I’m curious to what extent this distinction can be mapped to the disagreeable/agreeable spectrum. Also curious if this thing can be generalized to diff kinds of support in general, i.e. conditional/unconditional love. I’m also getting father/mother archetypes vibes from this.
I would expect the Thiel Foundation (central donor of both Leverage and MIRI) to be working more with the patron model and at the same time Thiel is low-agreeableness.
Ah yeah, on second thought the “father” vibe might also be one that is (disagreeably) investing in the agent, not buying their activities, and when you are buying the activity it seems that the disagreeable/agreeable dimension kind of collapses, i.e. it doesn’t matter how the recipient feels about it, they’re just an object.
How about means versus ends?

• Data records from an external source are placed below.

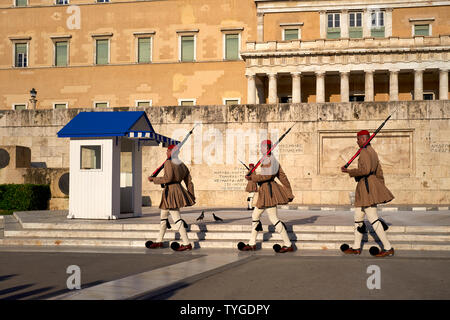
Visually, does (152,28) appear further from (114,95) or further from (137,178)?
(137,178)

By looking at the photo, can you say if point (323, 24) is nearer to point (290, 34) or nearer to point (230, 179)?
point (290, 34)

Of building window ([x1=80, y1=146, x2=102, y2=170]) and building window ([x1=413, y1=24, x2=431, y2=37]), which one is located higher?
building window ([x1=413, y1=24, x2=431, y2=37])

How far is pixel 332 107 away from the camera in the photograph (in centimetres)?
2266

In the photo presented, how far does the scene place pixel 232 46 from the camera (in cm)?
4750

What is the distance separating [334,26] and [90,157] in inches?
1428

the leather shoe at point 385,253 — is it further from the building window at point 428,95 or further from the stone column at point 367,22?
the building window at point 428,95

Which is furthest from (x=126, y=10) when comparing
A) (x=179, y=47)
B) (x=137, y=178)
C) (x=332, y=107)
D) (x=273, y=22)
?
(x=137, y=178)

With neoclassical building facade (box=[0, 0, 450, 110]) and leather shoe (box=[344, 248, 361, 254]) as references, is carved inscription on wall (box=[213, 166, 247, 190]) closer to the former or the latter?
leather shoe (box=[344, 248, 361, 254])

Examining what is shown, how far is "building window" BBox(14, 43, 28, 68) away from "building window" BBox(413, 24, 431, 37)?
3542 cm

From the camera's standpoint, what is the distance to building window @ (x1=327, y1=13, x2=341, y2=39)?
4691 centimetres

More precisely, I suppose you can turn this binary distinction into a discrete one by saying that while one donor might be supporting your current activities, the next one might be supporting the one-level-up goal that your current activities are pursuing, while the next one might be supporting the two-levels-up goal that your current activities are pursuing, etc.
In other words, different donors might have different levels of tolerance if you pivot. The more fundamentally you change your plans, the more the donor has to be on the “investing in the agent” end of the spectrum to support it.
There’s a school of thought that disagreeable people are important for making a lot of progress and that they are best at creating that progress when they are given freedom.
I think that disagreeable people are more likely to believe that paradigm and thus provide funds in a way that works better for disagreeable people which is the patron model.
I do think that there’s probably a correlation. I think that e.g. high-agreeableness people will tend to be more patron-ish, and low-agreeableness people will tend to be more patron-ish while they are feeling particularly agreeable.
re: father/mother archetypes, interestingly, the conflict my parents are having is over their shared finances/pooled savings; Mom thinks that it should be spent on [herself, my dad, and me and my brother] whereas Dad thinks it should be spent on [whatever either she or he thinks is a good idea] and they had both been proceeding as if the other was doing it their way. When they reviewed a decade of fairly large expenditures, this created H U G E conflict, and feelings of betrayal on both sides.
(Mom feels betrayed because Dad “spent her hard-earned money” on things outside the mission; Dad feels betrayed because Mom is looking at good, moral expenditures and calling them a violation/transgression.)
I’m curious to what extent this distinction can be mapped to the disagreeable/agreeable spectrum. Also curious if this thing can be generalized to diff kinds of support in general, i.e. conditional/unconditional love. I’m also getting father/mother archetypes vibes from this.
I would expect the Thiel Foundation (central donor of both Leverage and MIRI) to be working more with the patron model and at the same time Thiel is low-agreeableness.
Ah yeah, on second thought the “father” vibe might also be one that is (disagreeably) investing in the agent, not buying their activities, and when you are buying the activity it seems that the disagreeable/agreeable dimension kind of collapses, i.e. it doesn’t matter how the recipient feels about it, they’re just an object.
How about means versus ends? More precisely, I suppose you can turn this binary distinction into a discrete one by saying that while one donor might be supporting your current activities, the next one might be supporting the one-level-up goal that your current activities are pursuing, while the next one might be supporting the two-levels-up goal that your current activities are pursuing, etc.
In other words, different donors might have different levels of tolerance if you pivot. The more fundamentally you change your plans, the more the donor has to be on the “investing in the agent” end of the spectrum to support it.
There’s a school of thought that disagreeable people are important for making a lot of progress and that they are best at creating that progress when they are given freedom.
I think that disagreeable people are more likely to believe that paradigm and thus provide funds in a way that works better for disagreeable people which is the patron model.
Seems true. Not sure what update to make from it, though, as I would expect some counterexamples even with a strong correlation.
(Also not actually sure that Thiel is low-agreeableness but I adopt it as a prior going forward since before my prior was ???).
I do think that there’s probably a correlation. I think that e.g. high-agreeableness people will tend to be more patron-ish, and low-agreeableness people will tend to be more patron-ish while they are feeling particularly agreeable.
re: father/mother archetypes, interestingly, the conflict my parents are having is over their shared finances/pooled savings; Mom thinks that it should be spent on [herself, my dad, and me and my brother] whereas Dad thinks it should be spent on [whatever either she or he thinks is a good idea] and they had both been proceeding as if the other was doing it their way. When they reviewed a decade of fairly large expenditures, this created H U G E conflict, and feelings of betrayal on both sides.
(Mom feels betrayed because Dad “spent her hard-earned money” on things outside the mission; Dad feels betrayed because Mom is looking at good, moral expenditures and calling them a violation/transgression.)